TASK GOAL
In the listing below, a line holding "I Am The Terminally" and a line holding "Sites similar to mccs-inform.ru" mark the range. Retype both exactly, with all lines between them.
(Beginning of SUPPLIED RECORDS)
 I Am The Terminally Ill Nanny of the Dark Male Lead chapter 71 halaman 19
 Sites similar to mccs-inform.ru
(End of SUPPLIED RECORDS)
(Beginning of SUPPLIED RECORDS)
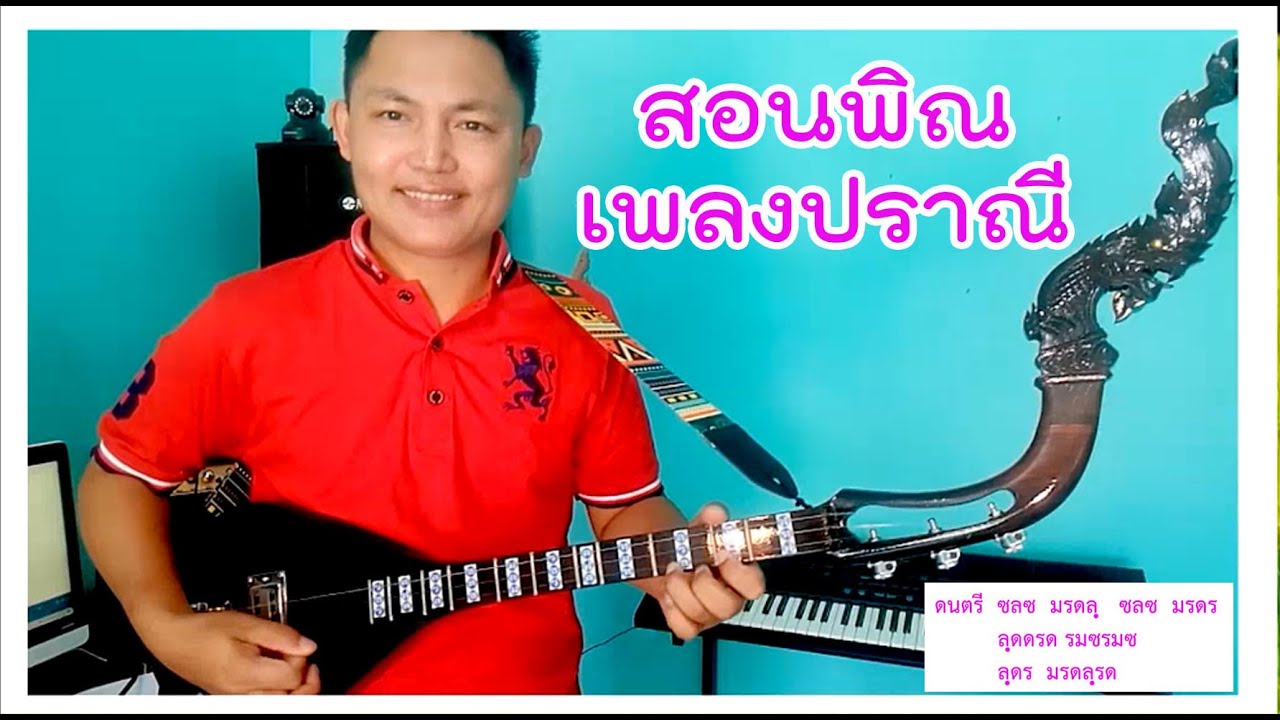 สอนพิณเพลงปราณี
(End of SUPPLIED RECORDS)
(Beginning of SUPPLIED RECORDS)
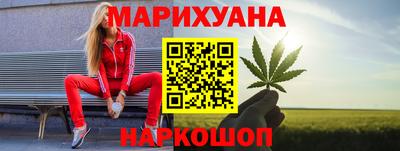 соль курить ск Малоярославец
(End of SUPPLIED RECORDS)
ANSWER BELOW
 I Am The Terminally Ill Nanny of the Dark Male Lead chapter 71 halaman 19
 Sites similar to mccs-inform.ru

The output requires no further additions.